In 1979, legendary Jamaican musician and activist Bob Marley made a visit to New Zealand, and now, a television documentary series called “When Bob Came” follows Marley’s journey in the country and explores his appeal to New Zealanders.
The actor James Rolleston, who starred in the film, “Boy,” by Taika Waititi and was not even born when Marley made the trip to New Zealand, is the presenter of “When Bob Came.” The series includes interviews with Tigilau Ness, a musician and activist himself, who remembers being at Western Springs where Marley performed with his band, The Wailers, as well as archival footage from the visit.

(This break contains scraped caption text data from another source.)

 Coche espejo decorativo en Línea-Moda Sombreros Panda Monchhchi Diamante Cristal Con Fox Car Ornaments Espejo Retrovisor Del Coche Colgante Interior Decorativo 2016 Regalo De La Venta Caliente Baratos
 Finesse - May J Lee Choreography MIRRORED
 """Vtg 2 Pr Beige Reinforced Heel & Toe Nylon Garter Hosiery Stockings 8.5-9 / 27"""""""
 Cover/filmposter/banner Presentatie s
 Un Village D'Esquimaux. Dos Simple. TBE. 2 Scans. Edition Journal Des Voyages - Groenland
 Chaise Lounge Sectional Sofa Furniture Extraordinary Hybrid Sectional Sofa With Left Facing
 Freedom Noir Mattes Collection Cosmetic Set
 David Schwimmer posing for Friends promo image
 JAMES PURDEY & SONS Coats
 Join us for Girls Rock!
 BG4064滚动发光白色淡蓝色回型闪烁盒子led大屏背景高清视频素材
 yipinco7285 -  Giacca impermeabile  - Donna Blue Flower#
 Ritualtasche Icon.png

There are also other interviews with people who discuss what Bob Marley means to them, including Oscar Kightley, Anika Moa, Troy Kingi, and others.
According to Angela Cudd, a producer and director of the “When Bob Came” series, Marley definitely had an impact on New Zealanders that began with his music and went on to his perspective on life and his “unapologetic freedom of thought.” She added that freedom was what the people of New Zealand needed at a particularly contentious time in their country’s history. It was this that spurred Marley’s transformation from musician to a legendary figure referred to as “Uncle Bob,” abd someone with whom people identified and believed represented them.
While Bob Marley died in 1981, his music has had a lasting impact on the music scene in New Zealand. Actor Rolleston has memories of listening to Marley’s music in his hometown, Ōpōtiki. He said he loves and respects reggae music and Marley, noting that while he was growing up, Marley was “quite a big person” and many people listened to him.
In 2016, when he was 19 years old, Rolleston had an automobile accident that left him in a coma for a month with a brain injury and a broken leg. He had to relearn how to walk and talk afterward. He said it was difficult recovering from the fatigue he felt along with additional cognitive issues, but he is doing well now. As an actor, he is best known for his roles in “Boy,” “The Dark Horse,” “The Breaker Upperers,” and “Whina,” as well as the TV programs “Golden Boy” and “Shortland Street.” In 2022, he made an appearance in the film, “One Winter,” with Julian Dennison, a film set during the 1981 Springbok tour.